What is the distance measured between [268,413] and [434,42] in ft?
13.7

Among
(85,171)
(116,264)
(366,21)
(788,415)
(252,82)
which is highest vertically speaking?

########################################

• _What the exercise asks_: Reproduce all of the material above word for word, keeping each line in its original order.

• _Finished exercise_:
What is the distance measured between [268,413] and [434,42] in ft?
13.7

Among
(85,171)
(116,264)
(366,21)
(788,415)
(252,82)
which is highest vertically speaking?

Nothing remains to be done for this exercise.